Unfortunately, I shall not be able to do so. Spanish is a language that I find pleasing to the ear, which I enjoy reading and which I understand a little better than I will usually admit to. I am, however, unable to use it with the rigour and subtlety it deserves, which, on a day such as today, does not cease to embarrass me somewhat, although I hope that you may appreciate the use of a language from beyond the Pyrenees and an accent from the other side of the Mediterranean as a symbol of the care and attention with which your Foundation and your country welcome the world’s diversity.

This diversity of the world, the extraordinary cultural diversity that characterises any human society, is generally the object of praise, but also sometimes cause for suffering; because, although it is a source of wealth for our countries, it is also a source of tensions. Those nations based on ethnic diversity and immigration figure among the most dynamic on the planet –one need only look to the other side of the Atlantic to confirm that this is so. However, this dynamism often goes hand in hand with discontent, discrimination, hatred and violence.

In itself, diversity is neither a blessing nor a curse. It is simply a reality, a fact of life. The world is a mosaic of innumerable nuances, and our countries, our provinces and our cities progressively take on the image and semblance of this world. The issue is not knowing whether we can live together despite our differences in colour, language or creed; the question is knowing how to live together, how to turn our diversity into a benefit rather than a misfortune.

Living together is not innate to men, whose spontaneous reaction is usually that of rejecting the other. Overcoming rejection requires the lengthy undertaking of educating citizens, incessantly repeating –to one and all– that the identity of a country is neither a blank sheet on which anything may be written nor an already written and printed page, but rather a page that is in the process of being written. There is a common heritage –institutions, values, traditions, a way of life– which each and every one of us must ascribe to, but each of us must also feel free to make our own contribution depending on our own talents and sensibilities. As I see it, getting this message to take root in the way people think is a priority for educated people today.

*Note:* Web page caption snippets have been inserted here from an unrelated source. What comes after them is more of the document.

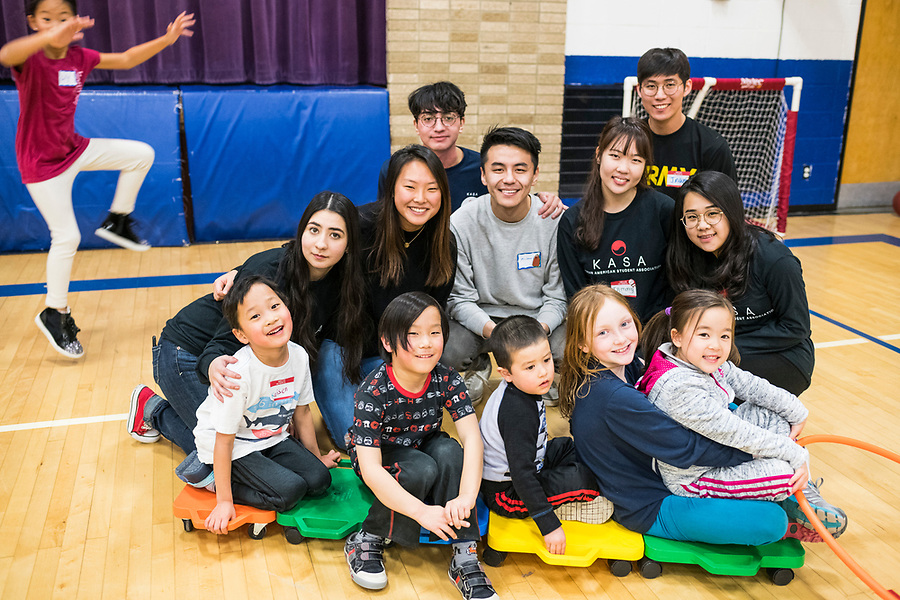Volunteers from UW-Madison's Korean American Student Association (KASA) enjoy playing with children during a lunar new year event hosted by Families Through Korean Adoption (FTKA) in the gym and school cafeteria of St. Dennis Church in Madison, Wis., on Feb. 10, 2018. The event celebrated the passing of the lunar new year, and is one of several events for FTKA-member families and children to gather and enjoy cultural fun, food and play. (Photo by Jeff Miller - www.jeffmillerphotography.com)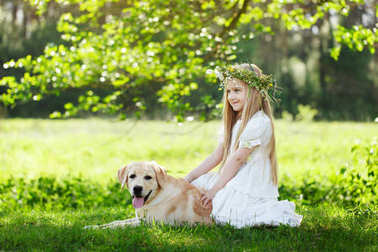 LIttle girl and big dog bestfriend on nature background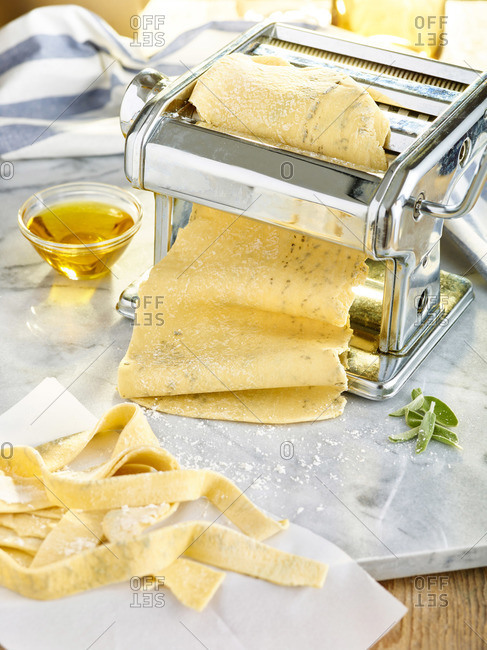 Making herbed pasta in a hand-cranked pasta machine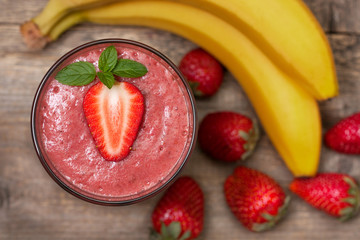 smoothie with banana and strawberry in the glass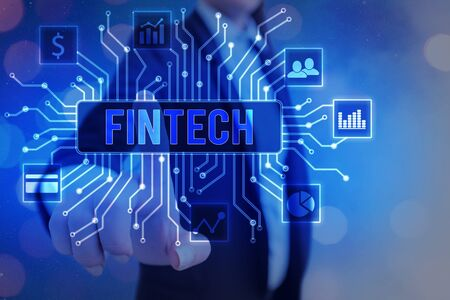 Writing note showing Fintech. Business concept for Financial technology concept. Enabling through Tech and Fin FinTech to build system and concepts without banks.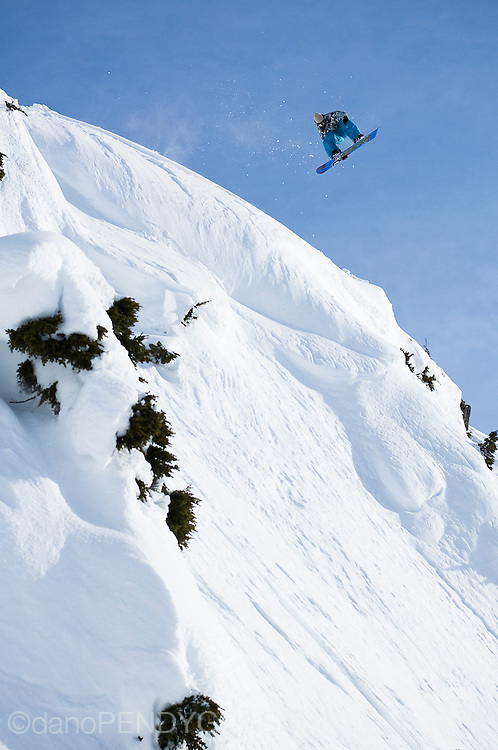Professional snowboarder Mark Landvik sails through the blue skies near Terrace, British Columbia, Canada. Northern Escape Helicopters shuttle skiers and snowboarders into the vast backcountry and have become a winter filming destination for Standard Films.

Culture is not a luxury that we can only afford in times of abundance. Its task consists in posing the essential questions: Who are we? Where are we going? What do we hope to build? What kind of society? What kind of civilization? Based on what values? How to use the vast resources that Science offers us? How to convert these into instruments of freedom and not of servitude?

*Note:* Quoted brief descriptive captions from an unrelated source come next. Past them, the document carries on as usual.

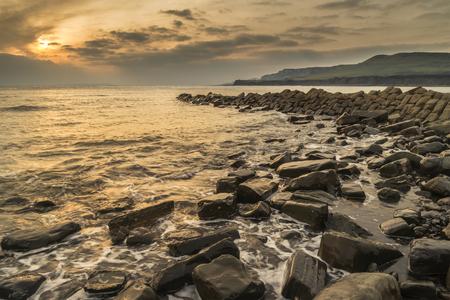 Stunning sunset landscape image of rocky coastline in Dorset England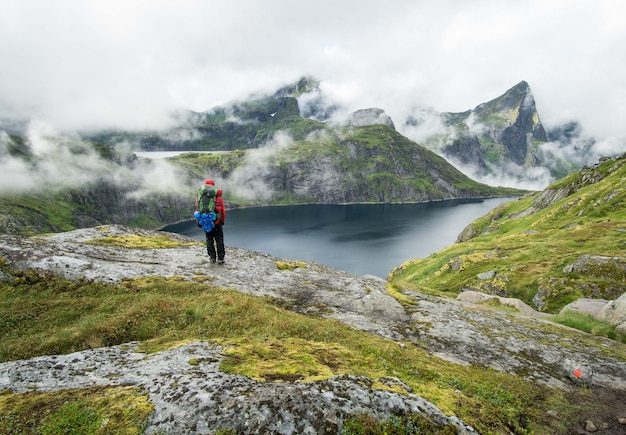 霧の日にロフォーテン山の湖の横に立っているハイカー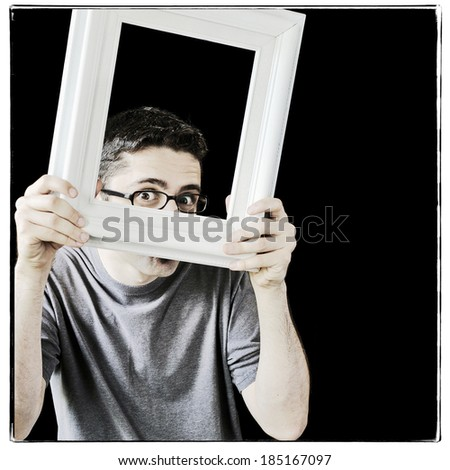 Young man with a vintage white picture frame, instagram style - stock photo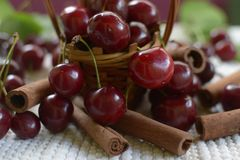 Red cherries with stems and cinnamon rods on white tablecloth Royalty Free Stock Photo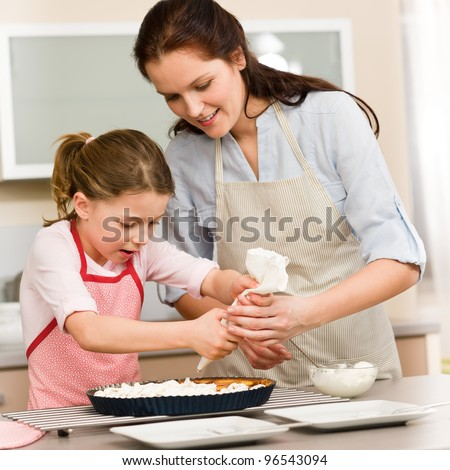 Mother and daughter decorating pie with whipped cream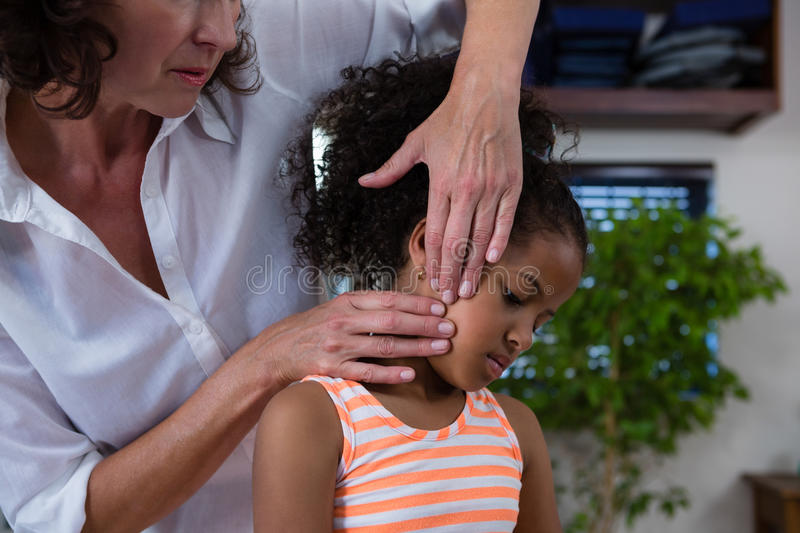 Mid-section of physiotherapist giving neck massage to girl patient. In clinic stock photos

The role of culture is even more crucial in times of confusion. Likewise, our age is an age of confusion. If we let down our guard, the century that has just commenced will be a century of moral regression −and I say this with sadness and pondering my words. A century of scientific and technological advances without a doubt; but also a century of moral regression. affirmations of identity, exacerbated, sometimes violent, sometimes reactionary; diminishing solidarity among nations and within the heart of nations themselves; the fading away of the European dream; the erosion of democratic values; the excessive use of military expeditions and of laws of exception… The symptoms are innumerable.

Faced with this incipient regression, we cannot become resigned or give way to despondency. Today, the honour of literature –our own honour– lies in striving to comprehend the complexity of our age and in inventing solutions so that our world can continue to be inhabitable. We do not have spare planets, we have only our aging Earth, and our duty is to preserve, harmonize and humanise it.

Thank you all for your attention at this unforgettable ceremony.